Furthermore, since this is a function declaration and not a variable declaration, you are less likely to get “unused local variable” errors. gcc, clang, and icc ignore the unused function declaration.

Unfortunately, the place where this trick is most useful is in coroutines, and that’s where compilers today are the weakest. MSVC 19.28 was okay with it, but it seems that MSVC 19.29 does complain about unused function declarations in coroutines. As of this writing, a fix is pending release. gcc, on the other hand, totally freaks out about function declarations in coroutines: Version 11 produces the inscrutable error “data member ‘enclosing_function()::_Z18enclosing_functionv.frame::__a.2.3’ invalid declared function.” Version 12 blows up with an internal compiler error.

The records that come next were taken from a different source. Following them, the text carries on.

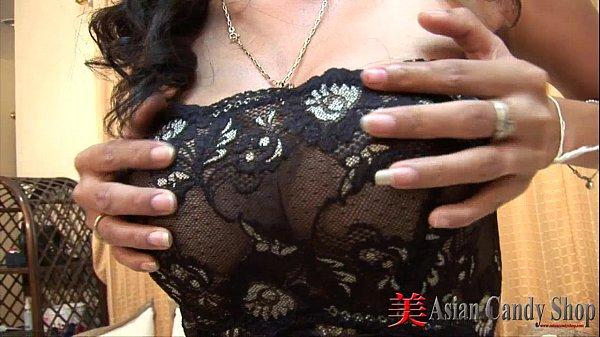 Asiática peituda top sexy em boquete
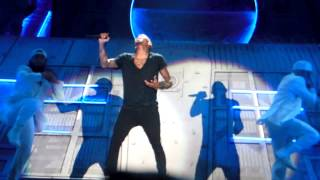 Chris Brown - Don't Wake Me Up live in Berlin, Germany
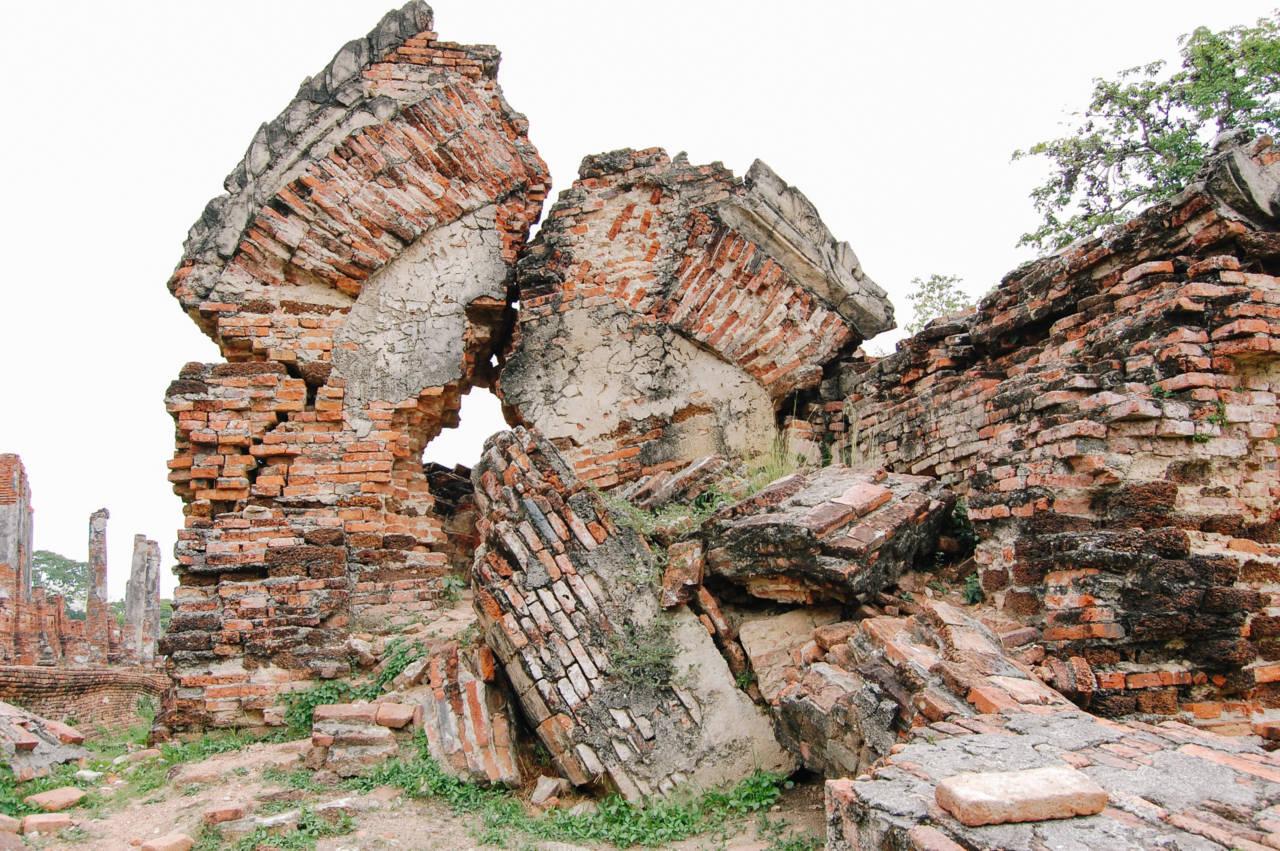 朽ちたアユタヤの遺跡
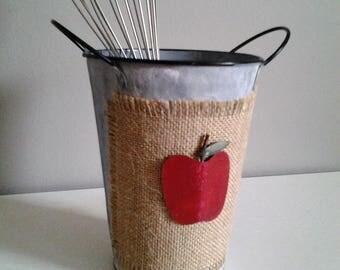 Apple Tin Holder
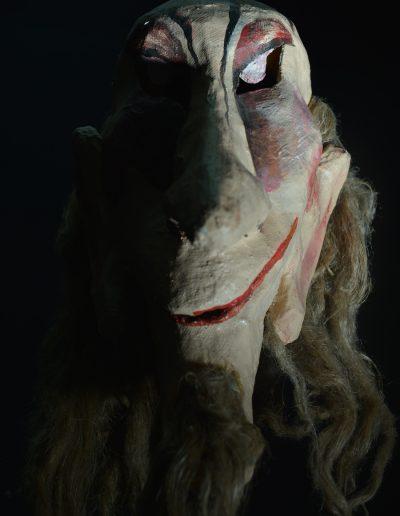 """4.V. Šekspir """"Bura"""", režija- Sabi Sabev, kreacija maski- Erika Kanjo Janovič, Dečje pozorište Subotica, 2002."""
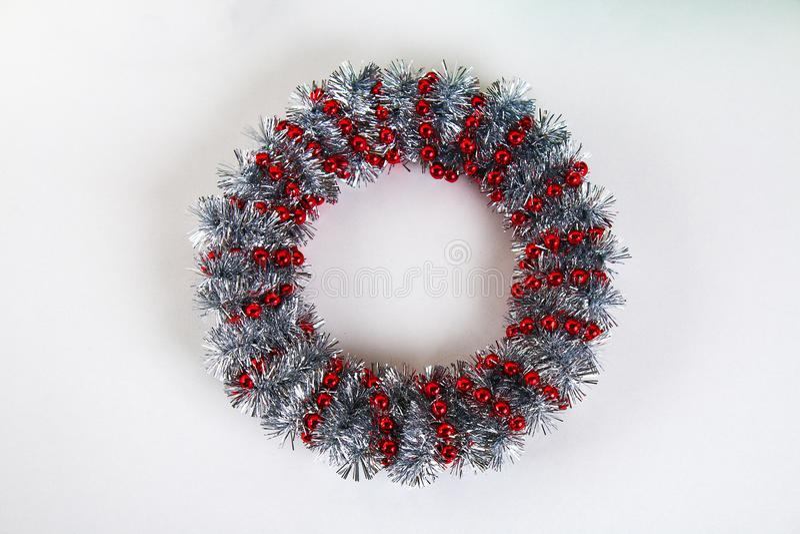 Diy圣诞节花圈 在照片的指南如何由纸板板材,闪亮金属片,小珠做圣诞节花圈用您自己的手 免版税库存照片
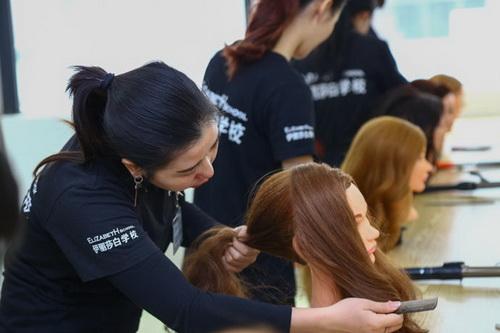 化妆培训学校哪个好,佛山化妆培训到伊丽莎白学校
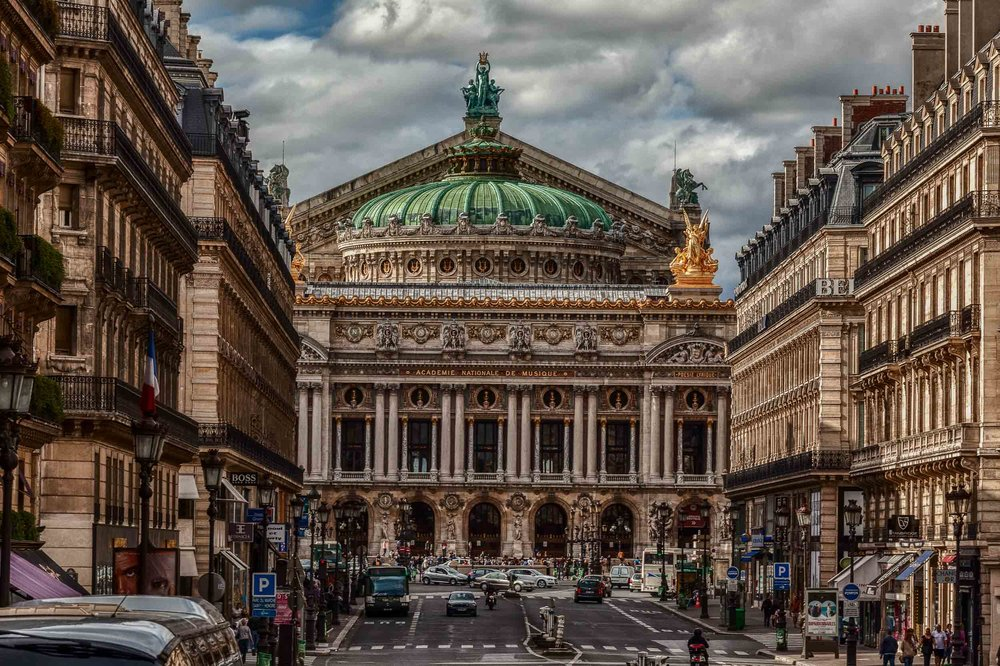 The    spectacular facade    of the    Academie Nationale de Musique    in    Paris, France   .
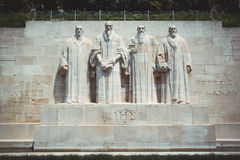 Estátuas da parede da reforma em Genebra fotos de stock royalty free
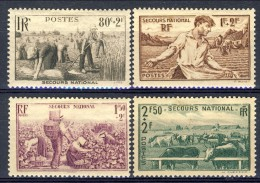 Francia 1940 Serie N. 566-469 Pro Soccorso Nazionale MH GO Catalogo € 8,50 - Ungebraucht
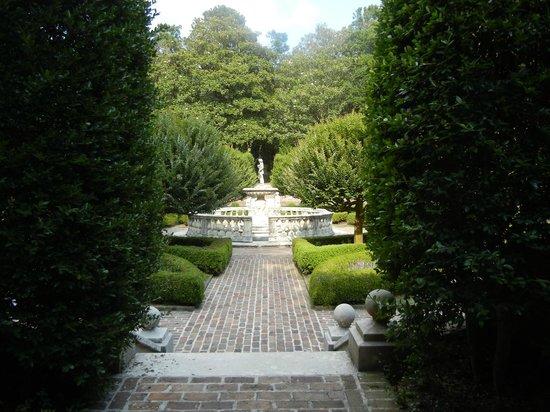 Elizabethan Gardens: Pic 11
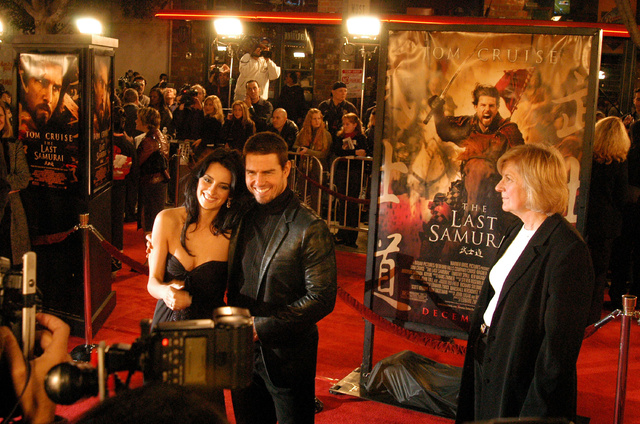 Penélope Cruz y Tom Cruise bajo la mirada de Pat Kingsley en el estreno de
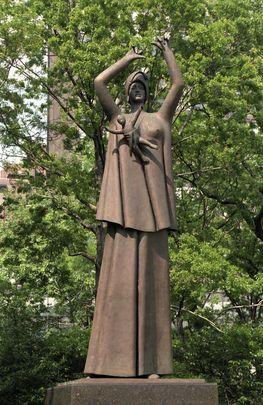 Cette statue de l'artiste italien Giacomo Manzu intitulée « mère et enfant » a été offerte aux Nations Unies par l'#Italie en 1989.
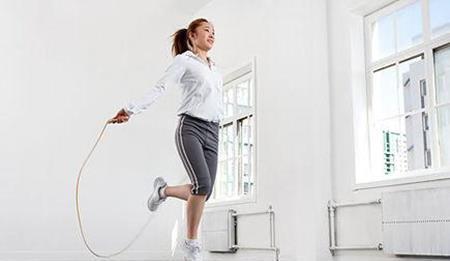 跳绳减肥结果怎样,一天该跳绳几多个才能瘦下来缩略图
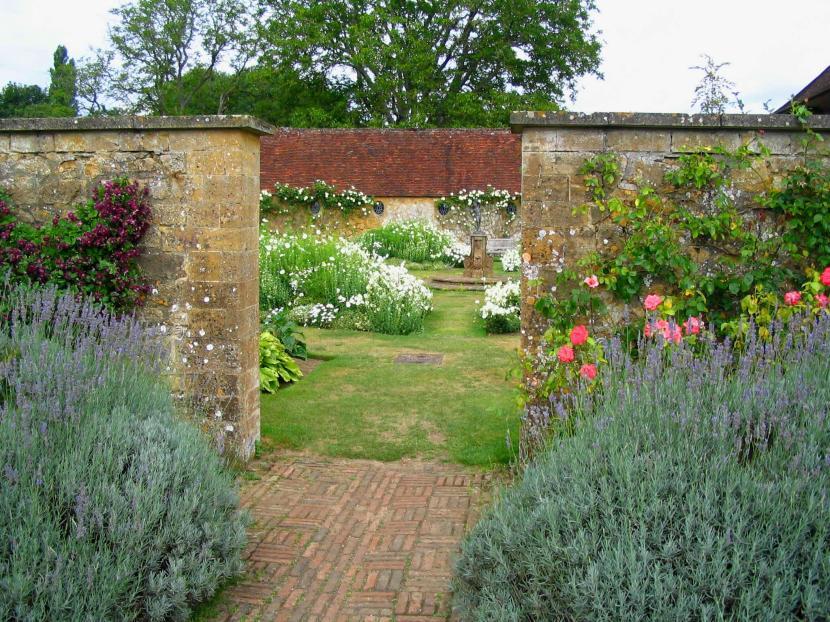Jardín con cerca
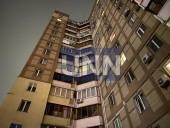 В Киеве женщина выпала из окна многоэтажки: подозревают убийство - фото 2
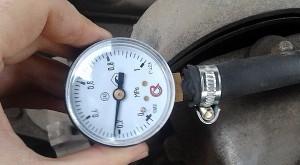 Фото замера давления в топливной системе ВАЗ 2114, asonline.ru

So maybe you should hold off on this for a bit longer.

¹ For some reason, icc treats the size of a function as 1. Sometimes it warns you that it’s making this nonstandard decision. Other times, it just does it without telling you.

² I find it amusing that one of the gcc error messages says “ISO C++ forbids…”, as if it’s saying “Hey, I totally would let you get away with this, but those pesky C++ standard folks tell me I’m not allowed to. So don’t blame me!”

12 comments

Comments are closed. Login to edit/delete your existing comments

  • Stuart Ballard

    I’m guessing there’s some reason why you can’t just use the copy you’re already creating to do the hiding?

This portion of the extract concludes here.